_What to do_.
a – According to the forum thread about bleeding a 504 diesel, where do the lines need to be cracked open to get the air out?
b – Summarize the forum thread about bleeding a 504 diesel in two sentences.

_Document extract_.
++++++++++++++++++++

# Bleeding 504 diesel



## pecken (Apr 22, 2010)

when I run out of fuel I find it extremely hard to restart..I bleed the air out at the filter .. Is there more bleeding I'm missing? PLease help as its sitting out in the field now.......


----------



## Hoodoo Valley (Nov 14, 2006)

You need to crack open the lines at the injectors themselves.


----------



## Country Boy (Mar 18, 2010)

Best thing is to never run out of fuel with a diesel. You get the air in the injector lines and, as was said above, the only way to get it out is to loosen the fittings at the injectors and crank it over until fuel comes out.


----------



## Hoodoo Valley (Nov 14, 2006)

Pecken, I was just curious if you got it going?


----------



## pecken (Apr 22, 2010)

*Still won't Start*

I 'm getting fuel now but it still won't start..... Seems to have good compression ..Was wondering about the timing.. any ideas on doing that?
By the way my starter is pulling about 300 amps when cranking .. Is the high?


----------



## pecken (Apr 22, 2010)

YES I fginally got it running.._ think my biggest problem was my starter ..it was not turning over fast enough. Seems be be running fine now except it seems to misfire or sputter at low rpms. Plus I have afew leaks in hyrdralics that need help. Is rebuilding clyinders on a front lift and power steering somthing I can do or should it be left to a professional?_


----------

++++++++++++++++++++

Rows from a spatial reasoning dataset
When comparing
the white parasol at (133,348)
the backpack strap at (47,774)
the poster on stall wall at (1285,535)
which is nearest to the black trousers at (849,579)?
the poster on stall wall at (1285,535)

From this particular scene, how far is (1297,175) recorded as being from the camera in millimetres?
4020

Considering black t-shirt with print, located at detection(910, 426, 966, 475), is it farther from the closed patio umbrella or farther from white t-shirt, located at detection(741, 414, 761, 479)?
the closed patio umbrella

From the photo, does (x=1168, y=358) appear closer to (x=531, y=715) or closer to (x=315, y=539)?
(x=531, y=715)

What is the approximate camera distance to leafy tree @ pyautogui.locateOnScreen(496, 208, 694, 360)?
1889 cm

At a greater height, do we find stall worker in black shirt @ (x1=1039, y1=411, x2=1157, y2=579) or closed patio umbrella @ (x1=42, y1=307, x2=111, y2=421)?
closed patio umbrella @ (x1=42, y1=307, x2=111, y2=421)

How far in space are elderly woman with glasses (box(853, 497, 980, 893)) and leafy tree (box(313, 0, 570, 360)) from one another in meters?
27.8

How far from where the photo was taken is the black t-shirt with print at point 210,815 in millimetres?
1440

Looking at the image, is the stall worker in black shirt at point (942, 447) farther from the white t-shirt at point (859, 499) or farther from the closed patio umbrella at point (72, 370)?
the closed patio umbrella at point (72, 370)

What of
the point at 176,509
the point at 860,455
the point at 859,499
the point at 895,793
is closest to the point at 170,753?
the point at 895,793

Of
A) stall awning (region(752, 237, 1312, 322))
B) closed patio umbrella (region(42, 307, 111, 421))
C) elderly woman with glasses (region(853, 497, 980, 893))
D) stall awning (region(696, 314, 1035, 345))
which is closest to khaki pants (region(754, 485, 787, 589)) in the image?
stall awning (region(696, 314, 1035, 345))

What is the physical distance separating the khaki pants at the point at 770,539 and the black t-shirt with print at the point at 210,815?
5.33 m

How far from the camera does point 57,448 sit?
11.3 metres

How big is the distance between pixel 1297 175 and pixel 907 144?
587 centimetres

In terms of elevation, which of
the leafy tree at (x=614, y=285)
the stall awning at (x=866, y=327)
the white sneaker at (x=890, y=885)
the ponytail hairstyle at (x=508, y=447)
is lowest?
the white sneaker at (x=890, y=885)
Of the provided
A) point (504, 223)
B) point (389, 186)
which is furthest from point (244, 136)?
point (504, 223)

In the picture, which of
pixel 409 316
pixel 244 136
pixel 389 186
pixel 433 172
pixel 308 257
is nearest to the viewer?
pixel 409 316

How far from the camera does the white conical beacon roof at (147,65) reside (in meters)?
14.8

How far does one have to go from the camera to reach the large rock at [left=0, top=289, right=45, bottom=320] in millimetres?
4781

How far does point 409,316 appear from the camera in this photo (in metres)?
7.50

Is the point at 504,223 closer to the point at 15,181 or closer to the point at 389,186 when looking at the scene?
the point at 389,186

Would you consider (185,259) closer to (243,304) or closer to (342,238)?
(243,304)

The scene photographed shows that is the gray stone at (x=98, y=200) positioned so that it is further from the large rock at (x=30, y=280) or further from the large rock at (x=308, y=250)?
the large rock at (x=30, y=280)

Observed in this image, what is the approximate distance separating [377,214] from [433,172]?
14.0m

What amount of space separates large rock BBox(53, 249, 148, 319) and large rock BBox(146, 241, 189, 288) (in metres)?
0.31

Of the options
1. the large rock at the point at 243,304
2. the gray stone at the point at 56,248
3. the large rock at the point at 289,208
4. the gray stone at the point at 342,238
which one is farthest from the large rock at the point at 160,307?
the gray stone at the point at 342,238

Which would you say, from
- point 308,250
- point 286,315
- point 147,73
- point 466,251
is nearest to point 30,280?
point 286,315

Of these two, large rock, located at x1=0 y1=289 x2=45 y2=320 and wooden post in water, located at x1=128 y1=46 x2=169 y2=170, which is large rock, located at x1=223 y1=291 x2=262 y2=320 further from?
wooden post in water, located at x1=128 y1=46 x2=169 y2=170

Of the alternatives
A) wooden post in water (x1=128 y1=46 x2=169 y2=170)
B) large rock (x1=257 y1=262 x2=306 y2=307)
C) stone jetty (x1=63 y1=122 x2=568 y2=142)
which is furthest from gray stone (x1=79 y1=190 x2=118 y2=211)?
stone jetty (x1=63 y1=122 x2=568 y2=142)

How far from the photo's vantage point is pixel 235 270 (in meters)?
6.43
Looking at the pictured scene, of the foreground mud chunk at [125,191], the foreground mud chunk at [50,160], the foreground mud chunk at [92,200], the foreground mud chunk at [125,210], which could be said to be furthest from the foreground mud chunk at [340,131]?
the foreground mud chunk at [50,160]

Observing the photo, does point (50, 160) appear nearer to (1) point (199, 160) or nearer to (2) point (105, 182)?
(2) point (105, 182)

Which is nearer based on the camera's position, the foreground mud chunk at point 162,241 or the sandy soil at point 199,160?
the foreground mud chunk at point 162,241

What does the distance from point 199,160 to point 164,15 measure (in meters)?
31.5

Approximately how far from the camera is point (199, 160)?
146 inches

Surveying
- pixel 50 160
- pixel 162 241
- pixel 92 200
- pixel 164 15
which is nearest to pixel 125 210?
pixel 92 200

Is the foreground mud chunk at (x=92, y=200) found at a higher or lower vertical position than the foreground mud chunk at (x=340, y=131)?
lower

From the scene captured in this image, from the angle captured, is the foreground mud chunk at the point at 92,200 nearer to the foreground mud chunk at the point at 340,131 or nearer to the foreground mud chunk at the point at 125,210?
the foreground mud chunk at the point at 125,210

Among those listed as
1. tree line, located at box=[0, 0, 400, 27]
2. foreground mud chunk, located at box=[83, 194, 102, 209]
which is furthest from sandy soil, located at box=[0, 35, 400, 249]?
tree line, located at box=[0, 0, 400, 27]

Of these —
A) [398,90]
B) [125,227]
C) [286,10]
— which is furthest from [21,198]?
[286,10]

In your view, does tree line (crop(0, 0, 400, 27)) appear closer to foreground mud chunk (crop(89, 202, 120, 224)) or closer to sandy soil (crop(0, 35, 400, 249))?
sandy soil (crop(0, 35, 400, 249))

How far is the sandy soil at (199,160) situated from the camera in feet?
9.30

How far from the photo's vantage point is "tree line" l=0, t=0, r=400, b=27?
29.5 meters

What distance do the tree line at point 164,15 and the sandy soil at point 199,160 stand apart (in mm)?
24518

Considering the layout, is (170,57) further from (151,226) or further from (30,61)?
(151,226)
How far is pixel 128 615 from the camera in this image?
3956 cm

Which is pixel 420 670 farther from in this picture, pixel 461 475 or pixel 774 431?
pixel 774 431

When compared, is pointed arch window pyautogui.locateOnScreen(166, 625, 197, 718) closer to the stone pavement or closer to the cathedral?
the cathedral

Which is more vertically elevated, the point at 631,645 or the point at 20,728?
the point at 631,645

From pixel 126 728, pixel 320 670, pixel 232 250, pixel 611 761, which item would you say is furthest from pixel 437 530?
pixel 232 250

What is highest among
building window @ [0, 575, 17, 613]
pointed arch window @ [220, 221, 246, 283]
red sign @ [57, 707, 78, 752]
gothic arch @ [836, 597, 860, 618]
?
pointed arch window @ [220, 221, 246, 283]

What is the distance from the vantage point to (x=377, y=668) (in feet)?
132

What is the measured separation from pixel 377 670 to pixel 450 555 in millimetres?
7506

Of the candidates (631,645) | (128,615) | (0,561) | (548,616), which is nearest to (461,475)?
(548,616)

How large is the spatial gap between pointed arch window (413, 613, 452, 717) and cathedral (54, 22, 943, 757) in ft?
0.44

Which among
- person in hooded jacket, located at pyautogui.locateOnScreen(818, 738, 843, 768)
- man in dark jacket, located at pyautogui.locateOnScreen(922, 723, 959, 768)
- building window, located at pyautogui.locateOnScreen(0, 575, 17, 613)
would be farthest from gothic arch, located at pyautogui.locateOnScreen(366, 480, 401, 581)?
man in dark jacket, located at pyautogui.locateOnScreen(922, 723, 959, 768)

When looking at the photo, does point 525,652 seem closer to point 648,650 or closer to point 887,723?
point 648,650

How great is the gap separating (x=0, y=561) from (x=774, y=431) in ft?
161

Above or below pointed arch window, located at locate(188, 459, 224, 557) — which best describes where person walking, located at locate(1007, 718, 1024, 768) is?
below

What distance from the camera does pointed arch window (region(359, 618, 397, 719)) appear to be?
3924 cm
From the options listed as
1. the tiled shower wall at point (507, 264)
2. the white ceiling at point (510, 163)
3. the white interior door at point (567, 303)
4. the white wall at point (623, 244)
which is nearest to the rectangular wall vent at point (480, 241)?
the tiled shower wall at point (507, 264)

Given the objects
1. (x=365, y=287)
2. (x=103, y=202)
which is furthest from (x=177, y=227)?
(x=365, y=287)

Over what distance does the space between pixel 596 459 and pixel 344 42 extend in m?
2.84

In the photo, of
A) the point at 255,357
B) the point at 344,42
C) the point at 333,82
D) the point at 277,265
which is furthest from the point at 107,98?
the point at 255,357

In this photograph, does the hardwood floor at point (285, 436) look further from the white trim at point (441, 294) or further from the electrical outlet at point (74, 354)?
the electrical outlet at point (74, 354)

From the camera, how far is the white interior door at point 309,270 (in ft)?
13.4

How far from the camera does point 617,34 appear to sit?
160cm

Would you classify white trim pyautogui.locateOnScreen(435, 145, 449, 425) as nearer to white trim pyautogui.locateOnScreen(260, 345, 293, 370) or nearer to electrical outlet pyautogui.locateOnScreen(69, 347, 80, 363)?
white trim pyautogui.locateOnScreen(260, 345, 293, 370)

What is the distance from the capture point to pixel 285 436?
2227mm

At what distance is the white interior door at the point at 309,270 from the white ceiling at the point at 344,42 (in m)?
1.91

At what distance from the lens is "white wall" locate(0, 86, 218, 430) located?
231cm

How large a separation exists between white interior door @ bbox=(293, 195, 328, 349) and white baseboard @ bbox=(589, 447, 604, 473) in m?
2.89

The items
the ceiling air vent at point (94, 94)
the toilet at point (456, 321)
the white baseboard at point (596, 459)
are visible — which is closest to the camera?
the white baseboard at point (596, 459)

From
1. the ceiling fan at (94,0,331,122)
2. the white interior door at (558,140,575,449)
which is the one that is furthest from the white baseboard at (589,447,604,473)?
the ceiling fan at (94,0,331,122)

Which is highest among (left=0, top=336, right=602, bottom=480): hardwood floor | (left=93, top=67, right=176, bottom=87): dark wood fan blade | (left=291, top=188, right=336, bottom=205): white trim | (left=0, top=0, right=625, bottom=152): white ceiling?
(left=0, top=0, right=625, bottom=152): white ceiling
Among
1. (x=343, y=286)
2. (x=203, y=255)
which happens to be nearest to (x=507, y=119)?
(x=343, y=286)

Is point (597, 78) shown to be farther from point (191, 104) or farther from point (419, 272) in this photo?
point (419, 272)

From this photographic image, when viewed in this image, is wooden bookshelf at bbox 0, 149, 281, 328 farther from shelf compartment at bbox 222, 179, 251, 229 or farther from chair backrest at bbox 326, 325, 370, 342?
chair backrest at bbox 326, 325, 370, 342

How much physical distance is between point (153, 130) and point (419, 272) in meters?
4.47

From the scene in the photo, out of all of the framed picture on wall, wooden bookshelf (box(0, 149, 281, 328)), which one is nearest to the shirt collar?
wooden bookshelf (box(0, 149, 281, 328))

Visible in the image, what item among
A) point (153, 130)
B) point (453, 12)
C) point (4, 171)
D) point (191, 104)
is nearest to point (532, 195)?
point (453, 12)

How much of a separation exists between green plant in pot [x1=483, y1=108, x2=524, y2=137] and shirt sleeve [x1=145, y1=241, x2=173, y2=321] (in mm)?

++++++++++++++++++++

_Answers by task_.
a – At the injectors themselves.

b – After running out of fuel, a poster found the 504 diesel hard to restart despite bleeding air at the filter, and replies advised loosening the fittings at the injectors and cranking it over until fuel comes out. Once fuel was getting through, the poster finally got it running, mainly blaming a starter that wasn't turning over fast enough, though the engine still seemed to misfire or sputter at low rpm.